[Opening DATA PROVIDED section]

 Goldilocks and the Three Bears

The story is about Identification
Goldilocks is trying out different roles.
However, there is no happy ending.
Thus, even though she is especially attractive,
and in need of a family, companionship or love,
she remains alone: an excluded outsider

[Closing DATA PROVIDED section]
[Opening DATA PROVIDED section]

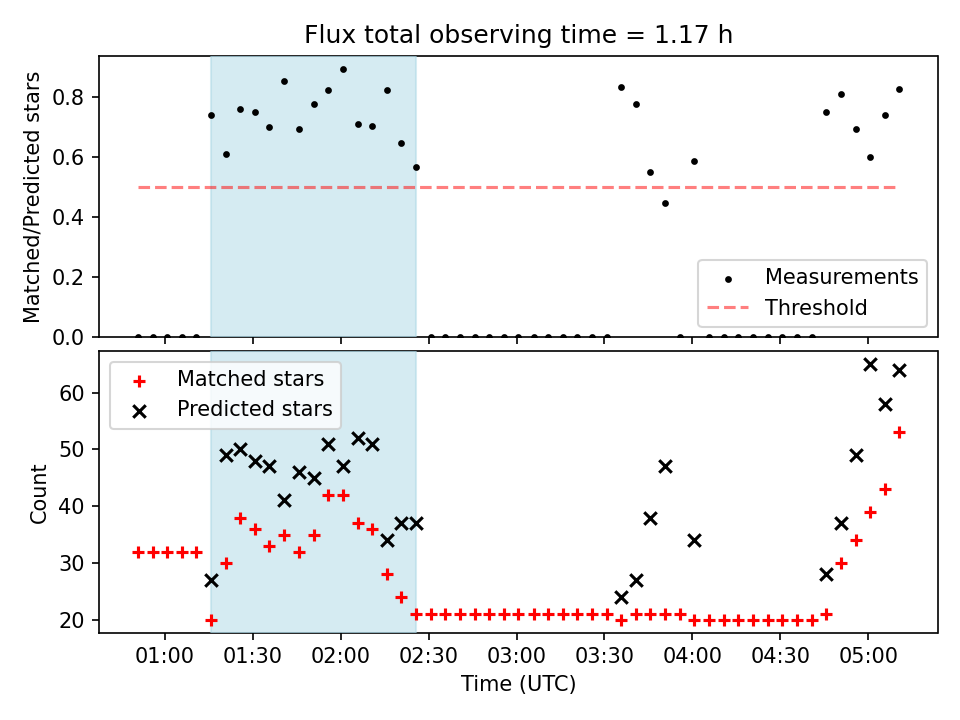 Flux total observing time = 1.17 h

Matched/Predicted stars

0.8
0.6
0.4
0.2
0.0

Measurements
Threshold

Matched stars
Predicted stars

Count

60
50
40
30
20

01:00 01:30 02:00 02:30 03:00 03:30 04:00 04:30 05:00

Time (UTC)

[Closing DATA PROVIDED section]

WORK TASK -> Report all lines in the listing above that contain the word "Goldilocks".

SOLVED EXERCISE ->
 Goldilocks and the Three Bears
Goldilocks is trying out different roles.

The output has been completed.